▶ **Vorliegender Text**:
________________________________________

Von kurzen Beinen und kurzen Wegen

Bitburg-Prüm · Von den 32 Grundschulen im Eifelkreis hat ein Drittel weniger als 60 Schüler. Für Kinder und Eltern sind solche überschaubaren Einrichtungen ein Traum. Und deswegen sehen auch die politisch Verantwortlichen keinen Handlungsbedarf. Zumindest so lange, wie es sich irgendwie vermeiden lässt.

 Damit Kinder nicht so einen weiten Schulweg haben, plädieren viele Eltern und Politiker für die kleinen Schulen im Ort. Foto: dpa

Damit Kinder nicht so einen weiten Schulweg haben, plädieren viele Eltern und Politiker für die kleinen Schulen im Ort. Foto: dpa

Foto: Jens Büttner (e_eifel )

Bitburg-Prüm. Es gibt Redewendungen, die tauchen immer wieder auf. Beim Thema Grundschulen ist das die Redewendung "Kurze Beine - kurze Wege". Klingt vernünftig, ist aber irgendwie auch Quatsch. Denn die meisten Kinder kommen nicht zu Fuß, sondern werden mit dem Bus oder dem Auto zur Grundschule gebracht. Die Länge der Beine spielt da also keine Rolle. Und die Kinder, die zu Fuß gehen, machen das auch nur, wenn die Schule im gleichen Ort ist - was im Eifelkreis lediglich in jeder achten Gemeinde der Fall ist. 32 Grundschulen gibt es im Kreisgebiet, davon drei in Bitburg. Die restlichen 29 verteilen sich auf die 234 übrigen Dörfer und Städte des Eifelkreises. Wobei es natürlich extreme Unterschiede gibt.

________________________________________

▶ **Daten**:
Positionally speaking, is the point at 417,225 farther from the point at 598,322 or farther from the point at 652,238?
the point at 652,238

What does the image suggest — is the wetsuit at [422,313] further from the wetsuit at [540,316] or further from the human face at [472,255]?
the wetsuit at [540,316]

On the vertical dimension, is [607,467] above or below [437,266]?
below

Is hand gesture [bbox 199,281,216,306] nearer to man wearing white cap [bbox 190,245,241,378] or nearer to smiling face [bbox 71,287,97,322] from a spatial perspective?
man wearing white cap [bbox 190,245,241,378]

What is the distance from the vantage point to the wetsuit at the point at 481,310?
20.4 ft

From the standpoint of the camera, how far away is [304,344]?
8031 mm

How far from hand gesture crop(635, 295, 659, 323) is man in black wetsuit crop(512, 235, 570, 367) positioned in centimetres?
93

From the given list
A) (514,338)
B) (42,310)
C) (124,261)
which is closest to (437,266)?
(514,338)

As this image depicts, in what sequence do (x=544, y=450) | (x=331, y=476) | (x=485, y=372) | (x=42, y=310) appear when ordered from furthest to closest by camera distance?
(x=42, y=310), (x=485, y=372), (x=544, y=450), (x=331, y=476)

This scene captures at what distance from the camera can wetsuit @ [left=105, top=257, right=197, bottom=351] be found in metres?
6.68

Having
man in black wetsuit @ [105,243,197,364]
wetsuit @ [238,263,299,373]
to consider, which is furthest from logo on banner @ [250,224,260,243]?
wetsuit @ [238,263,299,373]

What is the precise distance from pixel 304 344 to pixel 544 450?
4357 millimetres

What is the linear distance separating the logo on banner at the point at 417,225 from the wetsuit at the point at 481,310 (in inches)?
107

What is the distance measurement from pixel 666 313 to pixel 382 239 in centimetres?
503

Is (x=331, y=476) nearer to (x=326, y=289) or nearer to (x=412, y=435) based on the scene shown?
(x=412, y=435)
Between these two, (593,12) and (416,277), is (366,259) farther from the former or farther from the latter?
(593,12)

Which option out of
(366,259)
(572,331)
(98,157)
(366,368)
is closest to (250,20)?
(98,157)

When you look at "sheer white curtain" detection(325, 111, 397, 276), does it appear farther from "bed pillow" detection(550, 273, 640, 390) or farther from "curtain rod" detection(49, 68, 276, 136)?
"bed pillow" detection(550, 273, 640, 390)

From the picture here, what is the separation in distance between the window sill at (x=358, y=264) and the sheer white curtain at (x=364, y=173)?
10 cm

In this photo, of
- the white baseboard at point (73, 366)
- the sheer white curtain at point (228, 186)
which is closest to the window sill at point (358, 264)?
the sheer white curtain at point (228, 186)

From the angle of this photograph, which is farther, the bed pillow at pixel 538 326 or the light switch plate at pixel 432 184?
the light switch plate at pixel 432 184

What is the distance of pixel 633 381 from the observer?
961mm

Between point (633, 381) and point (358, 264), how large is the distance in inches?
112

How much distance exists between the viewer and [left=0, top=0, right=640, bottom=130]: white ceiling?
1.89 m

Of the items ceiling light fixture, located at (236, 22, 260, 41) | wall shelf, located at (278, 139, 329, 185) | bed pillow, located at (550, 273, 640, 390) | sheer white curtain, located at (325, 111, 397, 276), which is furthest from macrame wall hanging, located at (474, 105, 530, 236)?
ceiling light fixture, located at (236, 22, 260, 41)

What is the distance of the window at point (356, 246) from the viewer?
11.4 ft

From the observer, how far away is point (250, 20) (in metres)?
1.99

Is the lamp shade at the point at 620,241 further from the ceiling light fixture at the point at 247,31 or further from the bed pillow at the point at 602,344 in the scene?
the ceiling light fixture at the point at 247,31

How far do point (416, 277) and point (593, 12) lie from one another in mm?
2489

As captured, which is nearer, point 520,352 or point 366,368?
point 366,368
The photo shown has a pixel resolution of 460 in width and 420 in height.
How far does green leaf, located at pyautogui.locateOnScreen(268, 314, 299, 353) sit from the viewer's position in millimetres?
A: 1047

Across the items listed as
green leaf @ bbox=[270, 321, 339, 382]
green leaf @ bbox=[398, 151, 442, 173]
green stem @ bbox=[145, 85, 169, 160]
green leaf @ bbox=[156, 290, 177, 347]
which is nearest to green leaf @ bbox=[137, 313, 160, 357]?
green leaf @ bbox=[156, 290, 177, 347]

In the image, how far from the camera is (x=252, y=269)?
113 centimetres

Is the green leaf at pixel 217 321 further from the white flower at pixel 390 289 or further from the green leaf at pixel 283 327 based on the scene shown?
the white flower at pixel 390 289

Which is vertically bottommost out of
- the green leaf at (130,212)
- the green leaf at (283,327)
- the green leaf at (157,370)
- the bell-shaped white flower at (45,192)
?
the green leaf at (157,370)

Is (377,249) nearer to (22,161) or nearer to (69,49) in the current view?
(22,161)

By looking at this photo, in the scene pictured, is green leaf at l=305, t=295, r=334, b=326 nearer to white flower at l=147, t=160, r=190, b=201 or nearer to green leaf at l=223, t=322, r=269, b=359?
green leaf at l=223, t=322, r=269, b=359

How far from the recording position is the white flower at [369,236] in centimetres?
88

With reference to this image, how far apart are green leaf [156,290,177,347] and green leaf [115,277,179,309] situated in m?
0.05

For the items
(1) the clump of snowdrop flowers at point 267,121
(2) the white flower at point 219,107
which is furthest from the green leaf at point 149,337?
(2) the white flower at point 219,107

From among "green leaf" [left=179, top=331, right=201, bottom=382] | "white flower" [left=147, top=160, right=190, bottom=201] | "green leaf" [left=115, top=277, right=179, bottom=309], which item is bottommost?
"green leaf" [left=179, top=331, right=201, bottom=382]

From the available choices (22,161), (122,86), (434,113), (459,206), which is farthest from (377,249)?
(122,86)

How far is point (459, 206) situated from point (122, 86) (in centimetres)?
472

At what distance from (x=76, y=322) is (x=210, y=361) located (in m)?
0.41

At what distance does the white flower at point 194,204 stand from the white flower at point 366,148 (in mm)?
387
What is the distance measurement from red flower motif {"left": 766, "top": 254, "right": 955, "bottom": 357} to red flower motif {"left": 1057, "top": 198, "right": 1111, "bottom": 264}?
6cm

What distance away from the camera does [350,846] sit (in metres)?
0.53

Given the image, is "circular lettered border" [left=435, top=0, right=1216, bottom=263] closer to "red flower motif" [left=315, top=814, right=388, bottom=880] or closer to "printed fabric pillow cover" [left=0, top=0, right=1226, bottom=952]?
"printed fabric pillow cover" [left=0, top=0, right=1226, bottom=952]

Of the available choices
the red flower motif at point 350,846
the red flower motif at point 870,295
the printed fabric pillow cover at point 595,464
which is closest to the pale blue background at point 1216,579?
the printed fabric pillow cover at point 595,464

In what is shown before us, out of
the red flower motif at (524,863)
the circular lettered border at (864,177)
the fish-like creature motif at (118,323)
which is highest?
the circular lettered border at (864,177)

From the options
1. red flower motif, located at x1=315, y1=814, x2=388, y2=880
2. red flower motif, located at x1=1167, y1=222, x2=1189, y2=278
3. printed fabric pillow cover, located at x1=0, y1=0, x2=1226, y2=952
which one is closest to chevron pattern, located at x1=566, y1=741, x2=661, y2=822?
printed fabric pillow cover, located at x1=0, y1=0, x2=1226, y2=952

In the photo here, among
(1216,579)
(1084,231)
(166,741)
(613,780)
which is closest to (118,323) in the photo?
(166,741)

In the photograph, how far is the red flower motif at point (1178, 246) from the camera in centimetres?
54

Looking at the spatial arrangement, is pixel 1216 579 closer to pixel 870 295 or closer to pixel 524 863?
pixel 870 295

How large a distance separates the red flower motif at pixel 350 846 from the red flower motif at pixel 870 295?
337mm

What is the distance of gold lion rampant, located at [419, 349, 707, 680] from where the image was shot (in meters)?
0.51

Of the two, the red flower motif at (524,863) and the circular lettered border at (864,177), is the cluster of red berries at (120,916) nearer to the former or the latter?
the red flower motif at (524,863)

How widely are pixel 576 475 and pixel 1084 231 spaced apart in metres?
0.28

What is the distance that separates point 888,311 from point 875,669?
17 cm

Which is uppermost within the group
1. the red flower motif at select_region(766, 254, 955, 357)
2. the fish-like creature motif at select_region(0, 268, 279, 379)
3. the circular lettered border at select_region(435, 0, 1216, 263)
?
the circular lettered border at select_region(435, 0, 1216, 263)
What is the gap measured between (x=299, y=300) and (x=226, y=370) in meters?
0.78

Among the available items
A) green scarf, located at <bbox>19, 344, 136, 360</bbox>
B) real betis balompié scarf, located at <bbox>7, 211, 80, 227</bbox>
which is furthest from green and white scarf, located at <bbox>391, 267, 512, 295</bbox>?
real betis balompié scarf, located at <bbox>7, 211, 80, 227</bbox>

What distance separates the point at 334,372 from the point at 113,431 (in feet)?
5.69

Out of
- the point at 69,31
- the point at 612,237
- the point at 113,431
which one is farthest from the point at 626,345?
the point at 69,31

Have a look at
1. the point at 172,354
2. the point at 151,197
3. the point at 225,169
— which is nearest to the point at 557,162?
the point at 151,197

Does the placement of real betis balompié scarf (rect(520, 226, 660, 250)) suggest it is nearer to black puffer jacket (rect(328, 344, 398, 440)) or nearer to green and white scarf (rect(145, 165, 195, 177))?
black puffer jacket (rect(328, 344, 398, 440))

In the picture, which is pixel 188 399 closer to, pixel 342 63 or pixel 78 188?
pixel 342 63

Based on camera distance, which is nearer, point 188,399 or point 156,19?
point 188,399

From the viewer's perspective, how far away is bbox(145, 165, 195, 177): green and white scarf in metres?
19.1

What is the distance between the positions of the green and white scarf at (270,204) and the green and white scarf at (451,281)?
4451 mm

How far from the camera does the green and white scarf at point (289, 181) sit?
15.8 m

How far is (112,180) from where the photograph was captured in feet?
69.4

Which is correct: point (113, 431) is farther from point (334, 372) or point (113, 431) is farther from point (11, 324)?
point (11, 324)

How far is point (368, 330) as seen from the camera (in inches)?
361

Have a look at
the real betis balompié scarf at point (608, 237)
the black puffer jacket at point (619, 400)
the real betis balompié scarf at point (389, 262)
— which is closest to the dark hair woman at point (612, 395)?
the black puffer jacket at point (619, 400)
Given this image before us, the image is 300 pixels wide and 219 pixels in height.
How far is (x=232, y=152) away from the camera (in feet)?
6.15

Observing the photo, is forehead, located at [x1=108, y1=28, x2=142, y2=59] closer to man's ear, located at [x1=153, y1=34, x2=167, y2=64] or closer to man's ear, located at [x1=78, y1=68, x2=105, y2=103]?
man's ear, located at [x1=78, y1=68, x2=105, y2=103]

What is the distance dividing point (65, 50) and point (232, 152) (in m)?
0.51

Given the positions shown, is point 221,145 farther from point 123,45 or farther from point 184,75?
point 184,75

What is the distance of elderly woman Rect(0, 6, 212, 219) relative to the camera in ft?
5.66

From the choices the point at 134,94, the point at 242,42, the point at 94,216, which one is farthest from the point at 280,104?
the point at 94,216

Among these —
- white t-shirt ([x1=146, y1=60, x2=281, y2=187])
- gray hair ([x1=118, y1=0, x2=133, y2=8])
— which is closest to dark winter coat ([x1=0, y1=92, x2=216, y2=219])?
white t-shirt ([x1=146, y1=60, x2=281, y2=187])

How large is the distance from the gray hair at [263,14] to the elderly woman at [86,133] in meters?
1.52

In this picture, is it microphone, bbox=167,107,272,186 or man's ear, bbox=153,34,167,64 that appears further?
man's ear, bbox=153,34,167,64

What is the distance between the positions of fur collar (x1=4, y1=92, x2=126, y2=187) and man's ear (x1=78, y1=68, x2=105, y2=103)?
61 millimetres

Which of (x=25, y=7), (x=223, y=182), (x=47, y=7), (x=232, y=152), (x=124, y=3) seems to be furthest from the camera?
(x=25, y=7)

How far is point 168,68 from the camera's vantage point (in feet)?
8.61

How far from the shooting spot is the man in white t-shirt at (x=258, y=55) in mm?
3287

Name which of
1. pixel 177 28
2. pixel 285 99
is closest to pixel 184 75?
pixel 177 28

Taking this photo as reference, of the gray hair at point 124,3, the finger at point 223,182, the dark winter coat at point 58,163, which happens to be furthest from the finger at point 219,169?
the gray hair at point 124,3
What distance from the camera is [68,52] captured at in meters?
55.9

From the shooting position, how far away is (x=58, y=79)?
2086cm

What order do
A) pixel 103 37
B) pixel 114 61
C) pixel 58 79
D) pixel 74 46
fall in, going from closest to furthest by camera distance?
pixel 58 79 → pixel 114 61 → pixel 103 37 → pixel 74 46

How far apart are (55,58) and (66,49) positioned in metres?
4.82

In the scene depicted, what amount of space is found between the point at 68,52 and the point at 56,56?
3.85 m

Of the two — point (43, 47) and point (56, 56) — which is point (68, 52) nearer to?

________________________________________

▶ **Aufgabenziel**: Schreibe aus dem Artikel über die Grundschulen im Eifelkreis alles von "Foto: Jens Büttner" bis hinunter zu "extreme Unterschiede gibt." wortgetreu ab.

▶ **Ergebnis**:
Foto: Jens Büttner (e_eifel )

Bitburg-Prüm. Es gibt Redewendungen, die tauchen immer wieder auf. Beim Thema Grundschulen ist das die Redewendung "Kurze Beine - kurze Wege". Klingt vernünftig, ist aber irgendwie auch Quatsch. Denn die meisten Kinder kommen nicht zu Fuß, sondern werden mit dem Bus oder dem Auto zur Grundschule gebracht. Die Länge der Beine spielt da also keine Rolle. Und die Kinder, die zu Fuß gehen, machen das auch nur, wenn die Schule im gleichen Ort ist - was im Eifelkreis lediglich in jeder achten Gemeinde der Fall ist. 32 Grundschulen gibt es im Kreisgebiet, davon drei in Bitburg. Die restlichen 29 verteilen sich auf die 234 übrigen Dörfer und Städte des Eifelkreises. Wobei es natürlich extreme Unterschiede gibt.